Más que los toros, yo prohibía…


Más que los toros, yo prohibía terminantemente esos turistas alemanes que van con sandalias y calcetines blancos

ANTONIO BURGOS/abc.es
Más que los toros, yo prohibía...
LA prohibición se lleva muchísimo esta temporada. Van camino de convertir a la España de catolicismo y patatas fritas en una de esas tristes sociedades centroeuropeas que resumía Ortega y Gasset en el protestantismo y la patata cocida, donde lo que no está prohibido es obligatorio. Enciclopedias enteras pueden escribirse con lo que han prohibido estos progres de mierda que llegados al poder se olvidaron del «Prohibido prohibir» de mayo del 68. Lo que son las cosas. Ahora no hay nada más facha que el «Prohibido prohibir». Lo progre es prohibir. Cosas absurdas. ¿Por qué han prohibido las bolsas de plástico? ¿Han ido últimamente a Carrefour? Pues no vayan, si no quieren contemplar un triste espectáculo tercermundista, por la joía prohibición de las bolsas de plástico. Las hordas compradoras llegan a sus coches en el aparcamiento con los carros llenos como si hubieran desvalijado Carrefour en el asalto de una hambruna. Y meten las cosas de comer en el maletero como si las hubieran robado. Una ordinariez. Con lo elegante que era llegar con tus siete bolsas inmaculadas y, plas, plas, ponerlas en el maletero como un señor, y no como ahora, que al salir del Carrefour parecemos mendigos recogecartones.

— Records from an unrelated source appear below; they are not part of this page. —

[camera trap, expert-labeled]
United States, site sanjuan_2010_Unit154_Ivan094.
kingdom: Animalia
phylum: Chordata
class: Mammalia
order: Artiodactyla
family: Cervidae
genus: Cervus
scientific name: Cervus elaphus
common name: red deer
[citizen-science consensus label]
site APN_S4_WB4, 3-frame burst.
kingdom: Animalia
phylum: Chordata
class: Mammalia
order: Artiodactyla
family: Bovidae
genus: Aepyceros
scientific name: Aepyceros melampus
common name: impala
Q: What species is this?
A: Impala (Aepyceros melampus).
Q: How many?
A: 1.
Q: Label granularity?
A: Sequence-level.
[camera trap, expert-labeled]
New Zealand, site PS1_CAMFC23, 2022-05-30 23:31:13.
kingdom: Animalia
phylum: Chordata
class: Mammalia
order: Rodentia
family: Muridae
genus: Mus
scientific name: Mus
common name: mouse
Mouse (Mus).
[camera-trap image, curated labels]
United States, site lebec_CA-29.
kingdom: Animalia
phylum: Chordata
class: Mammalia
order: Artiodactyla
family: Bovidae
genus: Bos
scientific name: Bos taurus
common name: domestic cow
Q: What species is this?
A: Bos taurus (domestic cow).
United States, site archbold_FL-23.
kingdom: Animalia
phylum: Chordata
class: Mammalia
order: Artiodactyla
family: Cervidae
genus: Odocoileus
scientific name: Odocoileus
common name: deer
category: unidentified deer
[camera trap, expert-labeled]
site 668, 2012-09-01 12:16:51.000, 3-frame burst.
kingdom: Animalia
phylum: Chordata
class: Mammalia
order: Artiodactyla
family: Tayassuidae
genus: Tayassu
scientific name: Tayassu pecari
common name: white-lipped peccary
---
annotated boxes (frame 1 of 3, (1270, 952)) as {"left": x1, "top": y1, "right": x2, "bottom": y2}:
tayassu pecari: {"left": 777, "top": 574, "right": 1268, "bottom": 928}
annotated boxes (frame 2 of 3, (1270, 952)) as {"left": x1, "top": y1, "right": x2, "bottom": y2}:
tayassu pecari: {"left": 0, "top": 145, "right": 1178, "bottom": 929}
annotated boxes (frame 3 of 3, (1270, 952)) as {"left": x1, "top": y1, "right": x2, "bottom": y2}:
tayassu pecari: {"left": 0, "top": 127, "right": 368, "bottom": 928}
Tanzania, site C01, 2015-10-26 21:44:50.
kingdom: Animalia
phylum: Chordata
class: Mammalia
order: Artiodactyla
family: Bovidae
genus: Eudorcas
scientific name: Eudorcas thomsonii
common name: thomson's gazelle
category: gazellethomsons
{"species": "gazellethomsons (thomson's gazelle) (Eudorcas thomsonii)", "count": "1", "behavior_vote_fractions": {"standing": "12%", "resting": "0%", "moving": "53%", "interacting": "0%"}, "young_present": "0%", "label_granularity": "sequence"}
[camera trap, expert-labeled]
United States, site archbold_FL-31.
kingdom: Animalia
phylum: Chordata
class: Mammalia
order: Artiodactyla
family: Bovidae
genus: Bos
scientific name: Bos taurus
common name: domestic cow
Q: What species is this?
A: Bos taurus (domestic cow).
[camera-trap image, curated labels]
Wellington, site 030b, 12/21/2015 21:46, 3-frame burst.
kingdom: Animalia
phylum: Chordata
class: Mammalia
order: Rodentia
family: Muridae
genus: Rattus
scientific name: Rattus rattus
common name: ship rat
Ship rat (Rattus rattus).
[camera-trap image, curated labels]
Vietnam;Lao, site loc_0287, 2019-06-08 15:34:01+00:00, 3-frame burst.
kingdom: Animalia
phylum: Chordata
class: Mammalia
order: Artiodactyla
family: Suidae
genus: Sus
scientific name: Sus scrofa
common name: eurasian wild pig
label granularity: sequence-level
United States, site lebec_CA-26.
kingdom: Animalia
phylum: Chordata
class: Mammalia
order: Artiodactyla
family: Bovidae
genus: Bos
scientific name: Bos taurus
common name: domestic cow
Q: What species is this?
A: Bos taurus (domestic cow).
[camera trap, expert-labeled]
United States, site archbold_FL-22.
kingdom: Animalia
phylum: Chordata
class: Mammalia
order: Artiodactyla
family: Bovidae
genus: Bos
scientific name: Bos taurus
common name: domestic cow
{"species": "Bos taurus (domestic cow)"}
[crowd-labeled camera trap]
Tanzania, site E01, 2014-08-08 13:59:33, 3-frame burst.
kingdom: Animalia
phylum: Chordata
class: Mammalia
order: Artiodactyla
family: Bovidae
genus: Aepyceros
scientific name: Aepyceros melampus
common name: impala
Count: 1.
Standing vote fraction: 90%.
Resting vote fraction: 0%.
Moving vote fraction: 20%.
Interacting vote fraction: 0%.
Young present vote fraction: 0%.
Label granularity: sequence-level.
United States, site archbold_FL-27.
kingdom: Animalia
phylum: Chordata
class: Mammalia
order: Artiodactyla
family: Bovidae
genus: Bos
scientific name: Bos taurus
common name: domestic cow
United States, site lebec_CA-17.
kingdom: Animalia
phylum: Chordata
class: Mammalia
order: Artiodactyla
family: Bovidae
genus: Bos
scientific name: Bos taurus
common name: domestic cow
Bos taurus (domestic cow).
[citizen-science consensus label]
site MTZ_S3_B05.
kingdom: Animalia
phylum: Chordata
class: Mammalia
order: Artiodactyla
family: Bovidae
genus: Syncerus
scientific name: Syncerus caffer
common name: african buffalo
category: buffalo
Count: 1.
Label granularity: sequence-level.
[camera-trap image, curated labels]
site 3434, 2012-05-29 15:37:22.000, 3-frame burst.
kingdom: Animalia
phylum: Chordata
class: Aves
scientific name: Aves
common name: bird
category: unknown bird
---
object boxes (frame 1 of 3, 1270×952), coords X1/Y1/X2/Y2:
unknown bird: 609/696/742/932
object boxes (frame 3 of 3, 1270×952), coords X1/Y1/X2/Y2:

¿Y las bombillas de filamento? Con la luz tan buena que dan, ¿qué les han hecho las pobres bombillas de filamento a estos tíos, para que les hayan declarado la guerra? ¿Es que a una de las niñas de ZP le pegó un calambrazo gordo una bombilla de filamento, y por eso su padre se la juró a Osram? ¿Por qué el ministro Sebastián se gastó una parte importante de nuestra actual ruina en regalar a cada español una bombilla de bajo consumo?
Y de la prohibición de los toros, ni hablo. Como a mí los toros me cuestan el dinero, no quiero ser como las figuras que viven de la Fiesta, que ahora (¿ahora, hijos míos?), es cuando se han unido para protestar al Gobierno. ¿Hasta ahora no os habéis enterado de que los separatistas catalanes iban a por los toros, carnes mías? Hasta que no os han pegado la corná no os habéis mojado, so figuras. Esa valentía la quería yo haber visto antes dando la cara frente al charnego Montilla, no ahora, a toro pasado. Protestáis por la prohibición de la Fiesta como El Fandi pone sus espectaculares banderillas que entusiasman a los catetos que no saben: a toro pasado.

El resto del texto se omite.